Alternative Text

Image alternative text, also called alt text, is a meaningful written description of a photo, image, GIF, animation, graph, etc. that screen-reading tools can read aloud to people who are blind or who have different sensory processing or learning abilities.

Well-written alt text accurately describes an image as well as communicates its purpose and context, to provide an accessible and functional user experience for everyone. Alt text also has important benefits for your website rankings. Search engines crawl alt text, so optimizing your images' alt text is an easy way to improve the user experience for all visitors.

Alt Text Best Practices

Below are a few best practices to help you write meaningful alt text.
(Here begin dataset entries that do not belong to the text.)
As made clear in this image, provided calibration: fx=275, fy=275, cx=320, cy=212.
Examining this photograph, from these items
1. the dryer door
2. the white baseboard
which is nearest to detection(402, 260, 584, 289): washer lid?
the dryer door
  • Describe the image in its context, and focus on the details the image adds to the text.
  • Keep alt text concise. Be specific, but try make the alt text fewer than 150 characters.  If you need more than a sentence, for example when an image is includes graphs, formulas, or other important complicated text, move the extra information into the visible text of the page. 
  • Leave out phrases like "image of" or "picture of" in the description. They are repetitive because screen-reading tools identify images from the HTML source code.
  • Avoid repeating information that's already covered in a caption or adjacent heading.
  • Don't cram in SEO keywords. Search engines crawl alt text but dislike keyword stuffing.
  • Use an empty alt tag (alt="") for decorative images that don't contribute to greater understanding of the content. Using the empty alt tag hides decorate images from screen readers. Note: When uploading a decorative image on Digital Commons, select the "Decorative Image" checkbox. You don't need to add the quote marks ("").

Descriptive vs. Specificity

Bodie Island Lighthouse seen on North Carolina Outer Banks

Bad Alt Text

alt="Lighthouse"

This line of alt text technically follows the "be descriptive" rule, but it's too general. The image does show a lighthouse—more specifically, Bodie Island Lighthouse on North Carolina's Outer Banks. It's important to include specifics like that in alt text. Search engines need them to properly crawl the image, for example, if it's on a web page about North Carolina lighthouses.

Good Alt Text

Better alt text for this image might be:

alt="Bodie Island Lighthouse on North Carolina Outer Banks"

Depending upon the subject of your content, you might also mention the scenic landscape.